Burden of leadership: Open letter to fathers of faith in Africa

by Church Times

By Olanrewaju Osho

My dearly beloved Servants of the Most High God.

Grace and peace to you in the Matchless name of Jesus Christ our Lord and Saviour.

I write with a burden that has weighed heavily on my spirit since the Lord brought me into His Political Apostleship in 2017 August, and I ask that you read this not merely with the intellect, but with discernment.

It must be said plainly and without fear: the global contempt for the black skin is not fundamentally about colour; it is about condition. Nations are not respected because of pigmentation but because of order, competence, excellence, and results. History repeatedly shows that power, productivity, and prosperity command honour across races.

If Africa possessed the world’s best hospitals, the most efficient transport systems, the safest and cleanest cities, globally admired tourist destinations, and strong institutions, the narrative around black skin would change dramatically. The same people who look down on us today would eagerly partner with us tomorrow. Respect follows performance. Honour bows to competence. Civilization reveres order.

The tragedy of Africa, therefore, is not melanin—it is backwardness. And backwardness is not a curse; it is the outcome of leadership failure.

After sober reflection, I am convinced that three spiritual and moral forces lie at the root of Africa’s prolonged affliction:

  1. Darkness
  2. Selfishness
  3. Ignorance of purpose

The Church has laboured earnestly against darkness, and in many ways with visible success. The Gospel has spread across the continent and beyond. African community churches are growing rapidly across Europe, the Americas, and other parts of the world. In Nigeria especially, church gatherings have become larger than at any other time in history.

Yet a prophetic question presses upon the conscience:
Has Africa truly been liberated by the expansion of the Gospel?
And more piercing still:
Has the global growth of African churches translated into greater respect for Africa as a continent?

The honest answer is no.

Despite spiritual vibrancy, self-centeredness and ignorance of purpose remain largely undefeated—even within the Church. And if the Church, which is God’s primary agency of transformation on earth, has not yet overcome these two forces, it becomes clear why they dominate Africa’s political and civic spaces.

Africa bleeds today because leadership across almost all African nations—down to states, provinces, and local governments—rests in the hands of people driven by self-interest and lacking clarity of purpose. Leadership has become entitlement rather than assignment, power rather than service.

This explains why many African cities remain chaotic, why infrastructure decays, why institutions are weak, and why development crawls at a painfully slow pace.

The nations of the world may be briefly impressed by the size of our congregations, but they are scandalized by the disorder in our streets, systems, and public institutions. Crowds in church buildings cannot compensate for chaos in governance. Miracles on altars cannot substitute for competence in leadership.

If Africa were governed by selfless leaders who understood purpose and fast-tracked development, our people would no longer flee the continent in search of dignity.

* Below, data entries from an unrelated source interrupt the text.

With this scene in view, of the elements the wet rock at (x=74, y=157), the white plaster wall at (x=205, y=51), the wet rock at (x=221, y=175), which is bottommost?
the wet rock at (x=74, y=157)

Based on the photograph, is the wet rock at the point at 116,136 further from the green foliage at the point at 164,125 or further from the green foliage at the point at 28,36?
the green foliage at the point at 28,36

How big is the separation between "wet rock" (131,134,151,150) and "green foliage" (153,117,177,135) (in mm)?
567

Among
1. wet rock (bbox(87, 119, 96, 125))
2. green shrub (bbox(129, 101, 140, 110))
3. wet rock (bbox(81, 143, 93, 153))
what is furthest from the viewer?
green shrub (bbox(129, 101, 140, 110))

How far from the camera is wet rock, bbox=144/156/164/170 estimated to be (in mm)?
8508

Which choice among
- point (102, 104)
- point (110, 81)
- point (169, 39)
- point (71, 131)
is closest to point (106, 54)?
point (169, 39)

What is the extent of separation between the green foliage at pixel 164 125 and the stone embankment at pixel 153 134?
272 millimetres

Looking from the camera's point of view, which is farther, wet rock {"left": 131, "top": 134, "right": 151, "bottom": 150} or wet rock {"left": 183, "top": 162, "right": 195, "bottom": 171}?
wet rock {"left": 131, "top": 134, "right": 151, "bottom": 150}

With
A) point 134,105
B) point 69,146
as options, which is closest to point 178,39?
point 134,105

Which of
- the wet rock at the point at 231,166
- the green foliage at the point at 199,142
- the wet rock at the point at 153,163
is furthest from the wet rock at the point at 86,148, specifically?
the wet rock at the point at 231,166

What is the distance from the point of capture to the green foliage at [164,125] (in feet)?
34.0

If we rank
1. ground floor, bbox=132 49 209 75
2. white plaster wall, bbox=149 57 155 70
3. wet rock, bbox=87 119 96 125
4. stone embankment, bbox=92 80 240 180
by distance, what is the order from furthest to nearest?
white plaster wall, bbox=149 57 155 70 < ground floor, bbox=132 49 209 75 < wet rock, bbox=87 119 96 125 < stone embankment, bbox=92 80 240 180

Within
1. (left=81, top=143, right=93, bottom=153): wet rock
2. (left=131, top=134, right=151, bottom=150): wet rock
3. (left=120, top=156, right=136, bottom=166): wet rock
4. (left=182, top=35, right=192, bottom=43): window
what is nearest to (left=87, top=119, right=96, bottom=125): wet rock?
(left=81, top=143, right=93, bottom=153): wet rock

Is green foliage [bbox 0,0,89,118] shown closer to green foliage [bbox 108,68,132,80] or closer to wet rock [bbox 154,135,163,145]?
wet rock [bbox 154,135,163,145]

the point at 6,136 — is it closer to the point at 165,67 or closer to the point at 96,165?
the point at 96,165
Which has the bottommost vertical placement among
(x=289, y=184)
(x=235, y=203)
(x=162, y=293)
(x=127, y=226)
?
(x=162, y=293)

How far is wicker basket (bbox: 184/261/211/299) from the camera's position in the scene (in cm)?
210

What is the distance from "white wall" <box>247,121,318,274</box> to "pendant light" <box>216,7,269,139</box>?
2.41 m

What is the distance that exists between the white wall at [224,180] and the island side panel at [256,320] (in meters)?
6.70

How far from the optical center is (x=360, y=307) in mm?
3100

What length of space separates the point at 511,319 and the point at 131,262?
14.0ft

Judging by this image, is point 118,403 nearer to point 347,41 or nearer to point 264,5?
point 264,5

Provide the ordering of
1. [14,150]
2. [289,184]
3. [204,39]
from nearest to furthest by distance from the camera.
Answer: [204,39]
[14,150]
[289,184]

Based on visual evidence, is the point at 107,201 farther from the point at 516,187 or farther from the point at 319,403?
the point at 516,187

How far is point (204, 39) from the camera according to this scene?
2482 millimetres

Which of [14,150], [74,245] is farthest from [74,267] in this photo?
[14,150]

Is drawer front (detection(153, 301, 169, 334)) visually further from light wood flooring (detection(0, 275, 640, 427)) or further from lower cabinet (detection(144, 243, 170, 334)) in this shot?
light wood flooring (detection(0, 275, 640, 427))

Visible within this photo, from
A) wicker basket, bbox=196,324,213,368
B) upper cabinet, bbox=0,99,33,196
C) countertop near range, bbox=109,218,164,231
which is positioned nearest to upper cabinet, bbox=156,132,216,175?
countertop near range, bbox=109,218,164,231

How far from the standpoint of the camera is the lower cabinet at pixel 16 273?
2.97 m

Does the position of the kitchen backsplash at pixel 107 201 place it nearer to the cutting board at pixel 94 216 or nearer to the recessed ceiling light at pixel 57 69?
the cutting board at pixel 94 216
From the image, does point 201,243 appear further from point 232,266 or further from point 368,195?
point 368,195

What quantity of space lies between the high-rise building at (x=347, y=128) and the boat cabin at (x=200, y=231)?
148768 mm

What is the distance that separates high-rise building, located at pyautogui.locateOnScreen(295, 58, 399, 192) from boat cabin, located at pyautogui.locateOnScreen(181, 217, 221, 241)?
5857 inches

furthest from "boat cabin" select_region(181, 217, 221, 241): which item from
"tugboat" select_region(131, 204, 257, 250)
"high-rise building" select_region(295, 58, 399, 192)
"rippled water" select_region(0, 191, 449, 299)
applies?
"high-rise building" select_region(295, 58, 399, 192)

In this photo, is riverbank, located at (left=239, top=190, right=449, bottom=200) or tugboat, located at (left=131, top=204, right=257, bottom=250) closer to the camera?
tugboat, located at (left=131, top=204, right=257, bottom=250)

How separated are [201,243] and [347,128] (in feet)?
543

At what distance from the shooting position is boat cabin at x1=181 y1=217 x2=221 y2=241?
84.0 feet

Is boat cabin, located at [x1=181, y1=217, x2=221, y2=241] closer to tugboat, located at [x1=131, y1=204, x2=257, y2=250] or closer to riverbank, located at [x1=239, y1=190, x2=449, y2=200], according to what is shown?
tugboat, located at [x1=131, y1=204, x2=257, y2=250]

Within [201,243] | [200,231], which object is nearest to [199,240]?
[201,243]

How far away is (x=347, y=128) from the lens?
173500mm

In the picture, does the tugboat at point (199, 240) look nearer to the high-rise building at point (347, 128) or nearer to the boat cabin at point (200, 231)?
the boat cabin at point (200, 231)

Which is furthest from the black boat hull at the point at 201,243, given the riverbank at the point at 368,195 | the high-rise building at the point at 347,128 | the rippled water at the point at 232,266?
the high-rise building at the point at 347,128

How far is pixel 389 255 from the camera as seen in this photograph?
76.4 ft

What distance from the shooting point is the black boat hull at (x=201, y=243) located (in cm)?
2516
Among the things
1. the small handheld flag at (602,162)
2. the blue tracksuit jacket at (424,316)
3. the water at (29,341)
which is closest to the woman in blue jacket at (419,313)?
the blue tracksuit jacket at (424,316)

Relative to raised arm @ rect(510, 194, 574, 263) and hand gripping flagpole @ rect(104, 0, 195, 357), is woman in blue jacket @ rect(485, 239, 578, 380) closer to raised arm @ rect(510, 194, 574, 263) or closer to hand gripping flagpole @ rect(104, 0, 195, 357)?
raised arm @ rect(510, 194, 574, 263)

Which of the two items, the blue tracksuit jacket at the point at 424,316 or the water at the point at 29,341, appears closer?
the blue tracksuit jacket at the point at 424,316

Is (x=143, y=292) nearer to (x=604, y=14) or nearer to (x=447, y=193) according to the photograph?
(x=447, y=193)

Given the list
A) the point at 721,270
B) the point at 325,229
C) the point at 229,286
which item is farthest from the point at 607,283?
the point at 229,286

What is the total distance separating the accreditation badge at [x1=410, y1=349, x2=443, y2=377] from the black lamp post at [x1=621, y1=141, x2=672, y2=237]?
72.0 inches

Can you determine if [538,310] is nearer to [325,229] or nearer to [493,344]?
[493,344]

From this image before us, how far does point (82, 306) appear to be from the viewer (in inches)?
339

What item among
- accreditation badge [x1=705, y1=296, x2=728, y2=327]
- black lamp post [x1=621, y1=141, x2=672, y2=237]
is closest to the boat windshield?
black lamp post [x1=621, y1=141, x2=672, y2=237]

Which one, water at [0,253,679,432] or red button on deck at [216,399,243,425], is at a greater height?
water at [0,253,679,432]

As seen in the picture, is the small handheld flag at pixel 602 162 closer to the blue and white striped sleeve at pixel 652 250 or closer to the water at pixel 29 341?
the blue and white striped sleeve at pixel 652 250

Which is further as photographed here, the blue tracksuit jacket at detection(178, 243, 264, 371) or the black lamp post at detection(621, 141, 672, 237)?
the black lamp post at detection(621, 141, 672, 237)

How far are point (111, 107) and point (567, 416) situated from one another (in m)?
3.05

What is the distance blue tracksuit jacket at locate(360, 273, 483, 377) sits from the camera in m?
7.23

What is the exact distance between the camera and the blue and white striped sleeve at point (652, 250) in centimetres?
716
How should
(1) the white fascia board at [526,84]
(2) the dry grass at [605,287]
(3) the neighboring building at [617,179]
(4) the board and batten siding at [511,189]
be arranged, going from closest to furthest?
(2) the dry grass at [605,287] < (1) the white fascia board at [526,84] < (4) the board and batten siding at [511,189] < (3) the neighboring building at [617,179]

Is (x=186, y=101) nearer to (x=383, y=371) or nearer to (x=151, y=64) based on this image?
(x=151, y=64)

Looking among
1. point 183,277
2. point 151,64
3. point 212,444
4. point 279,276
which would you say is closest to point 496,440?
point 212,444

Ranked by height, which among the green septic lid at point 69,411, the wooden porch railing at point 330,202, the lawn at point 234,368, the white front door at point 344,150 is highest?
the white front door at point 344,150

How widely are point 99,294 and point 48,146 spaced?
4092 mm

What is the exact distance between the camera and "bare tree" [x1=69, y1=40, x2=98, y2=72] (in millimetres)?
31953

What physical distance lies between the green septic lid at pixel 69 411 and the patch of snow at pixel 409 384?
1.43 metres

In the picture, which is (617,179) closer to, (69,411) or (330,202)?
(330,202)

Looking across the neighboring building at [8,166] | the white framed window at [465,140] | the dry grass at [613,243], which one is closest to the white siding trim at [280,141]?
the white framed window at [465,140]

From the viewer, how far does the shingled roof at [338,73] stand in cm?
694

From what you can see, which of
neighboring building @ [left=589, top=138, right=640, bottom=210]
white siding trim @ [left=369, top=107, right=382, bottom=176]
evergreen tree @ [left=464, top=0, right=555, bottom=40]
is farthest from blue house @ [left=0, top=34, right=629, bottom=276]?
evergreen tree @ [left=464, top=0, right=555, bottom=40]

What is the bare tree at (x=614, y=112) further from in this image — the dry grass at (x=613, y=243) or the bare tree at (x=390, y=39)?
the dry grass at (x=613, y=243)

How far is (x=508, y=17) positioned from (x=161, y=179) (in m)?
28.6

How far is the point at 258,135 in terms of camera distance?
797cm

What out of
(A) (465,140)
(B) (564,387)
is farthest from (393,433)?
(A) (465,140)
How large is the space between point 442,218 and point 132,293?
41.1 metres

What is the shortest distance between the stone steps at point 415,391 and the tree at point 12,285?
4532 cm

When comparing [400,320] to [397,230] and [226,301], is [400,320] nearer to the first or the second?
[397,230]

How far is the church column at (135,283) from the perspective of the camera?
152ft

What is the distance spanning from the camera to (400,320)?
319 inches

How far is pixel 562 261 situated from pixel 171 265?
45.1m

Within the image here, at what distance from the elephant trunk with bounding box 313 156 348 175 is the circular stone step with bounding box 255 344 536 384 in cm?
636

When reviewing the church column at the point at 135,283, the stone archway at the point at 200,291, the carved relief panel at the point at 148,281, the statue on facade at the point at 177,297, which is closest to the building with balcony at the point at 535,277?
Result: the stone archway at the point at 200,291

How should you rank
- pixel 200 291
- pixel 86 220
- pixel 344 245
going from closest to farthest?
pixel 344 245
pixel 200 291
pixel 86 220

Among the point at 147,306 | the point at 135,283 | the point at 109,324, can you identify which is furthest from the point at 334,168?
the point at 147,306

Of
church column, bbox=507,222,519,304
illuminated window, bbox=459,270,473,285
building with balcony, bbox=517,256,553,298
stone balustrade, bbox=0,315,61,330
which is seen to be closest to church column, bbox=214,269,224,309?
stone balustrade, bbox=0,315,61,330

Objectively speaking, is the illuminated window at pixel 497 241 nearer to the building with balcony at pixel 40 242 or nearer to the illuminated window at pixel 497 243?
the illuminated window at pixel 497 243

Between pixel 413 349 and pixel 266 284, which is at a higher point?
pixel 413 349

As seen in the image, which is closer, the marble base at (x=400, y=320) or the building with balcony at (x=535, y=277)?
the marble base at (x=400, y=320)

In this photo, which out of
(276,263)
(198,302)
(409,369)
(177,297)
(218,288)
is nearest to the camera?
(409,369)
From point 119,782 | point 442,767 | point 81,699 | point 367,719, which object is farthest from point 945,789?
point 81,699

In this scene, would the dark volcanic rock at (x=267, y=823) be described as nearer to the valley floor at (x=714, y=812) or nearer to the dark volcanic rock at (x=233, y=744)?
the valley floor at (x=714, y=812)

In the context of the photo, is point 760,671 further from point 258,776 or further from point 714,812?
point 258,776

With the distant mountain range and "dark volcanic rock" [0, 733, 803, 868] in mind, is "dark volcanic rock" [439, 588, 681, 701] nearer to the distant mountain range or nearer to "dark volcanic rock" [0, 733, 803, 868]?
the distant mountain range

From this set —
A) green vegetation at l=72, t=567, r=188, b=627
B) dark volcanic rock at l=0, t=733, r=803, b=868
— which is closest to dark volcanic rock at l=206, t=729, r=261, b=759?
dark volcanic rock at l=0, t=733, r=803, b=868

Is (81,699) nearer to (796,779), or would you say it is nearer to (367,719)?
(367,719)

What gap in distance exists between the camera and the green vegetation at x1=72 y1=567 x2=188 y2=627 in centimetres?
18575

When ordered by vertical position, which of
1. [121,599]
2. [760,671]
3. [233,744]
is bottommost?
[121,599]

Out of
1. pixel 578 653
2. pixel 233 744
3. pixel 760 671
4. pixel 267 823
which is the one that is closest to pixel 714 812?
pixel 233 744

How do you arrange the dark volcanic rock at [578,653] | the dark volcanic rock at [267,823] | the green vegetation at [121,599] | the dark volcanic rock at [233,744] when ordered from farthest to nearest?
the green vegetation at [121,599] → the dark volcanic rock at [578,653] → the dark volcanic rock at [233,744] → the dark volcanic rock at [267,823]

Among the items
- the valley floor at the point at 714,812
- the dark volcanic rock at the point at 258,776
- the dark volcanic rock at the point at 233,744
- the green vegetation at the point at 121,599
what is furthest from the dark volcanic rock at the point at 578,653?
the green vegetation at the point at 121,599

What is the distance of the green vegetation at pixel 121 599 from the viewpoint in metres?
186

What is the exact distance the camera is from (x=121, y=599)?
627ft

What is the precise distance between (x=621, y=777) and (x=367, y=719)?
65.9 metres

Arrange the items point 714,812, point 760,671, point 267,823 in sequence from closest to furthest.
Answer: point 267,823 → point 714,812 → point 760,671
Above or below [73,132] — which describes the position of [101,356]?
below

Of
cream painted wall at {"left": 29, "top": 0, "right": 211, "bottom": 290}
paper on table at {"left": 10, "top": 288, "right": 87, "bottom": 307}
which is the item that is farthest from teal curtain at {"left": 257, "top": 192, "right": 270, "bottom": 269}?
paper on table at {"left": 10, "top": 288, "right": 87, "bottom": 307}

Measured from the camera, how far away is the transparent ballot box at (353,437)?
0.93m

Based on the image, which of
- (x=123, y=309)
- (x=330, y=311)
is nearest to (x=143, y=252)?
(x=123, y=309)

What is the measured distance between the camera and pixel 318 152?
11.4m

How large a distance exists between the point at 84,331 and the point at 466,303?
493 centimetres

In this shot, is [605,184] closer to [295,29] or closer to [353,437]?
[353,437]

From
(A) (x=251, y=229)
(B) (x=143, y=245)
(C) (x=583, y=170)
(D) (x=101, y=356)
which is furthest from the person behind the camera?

And if they must travel, it would be as technocrats, innovators, investors, and tourists—not as economic refugees. That transformation alone would command instant global respect.

I am persuaded in my spirit that God has uniquely positioned the Church to play a decisive role in rescuing Africa’s leadership destiny in two strategic ways:

  1. By intentionally producing citizens who are selfless, disciplined, patriotic, and deeply grounded in the knowledge of purpose.
  2. By identifying those among us who carry a political and governance calling—and deliberately supporting them to access platforms where their gifts can shape cities, nations, and systems.

However, it must be clearly stated that Africa’s redemption is not the assignment of Christianity alone, nor is it a call to religious dominance or conversion by force. Faith—whether Christian or Muslim—is meant to produce virtue, order, justice, and selfless leadership. Christian leaders therefore have a sacred responsibility, not to compete with their Muslim counterparts, but to inspire them.

By modelling integrity, purpose-driven leadership, civic responsibility, and respect for pluralism, Christian leaders can provoke Muslim leaders to deploy their own platforms of faith toward liberating Africa from corruption, chaos, and underdevelopment. When both faith communities intentionally raise citizens who are disciplined, selfless, and committed to the common good—and when they jointly reject extremism, political manipulation, and exploitation—faith becomes a tool for national healing rather than division.

Only then can Africa’s ancient shame be lifted—not by one religion conquering another, but by conscience conquering corruption, purpose conquering selfishness, and good leadership conquering decay.

Africa will remain a playground for exploitation and mockery if leadership and governance continue to be treated as secular matters outside moral responsibility. Even if every believer in our churches could raise the dead, the nations of the world would still withhold honour from us if our continent is allowed to rot.

Spiritual power without societal order produces religious noise, not national transformation.

Until the Church—working in humility and partnership with other faith communities—accepts responsibility for shaping leadership, Africa’s redemption will remain delayed.

I submit this burden with reverence, urgency, and prophetic conviction.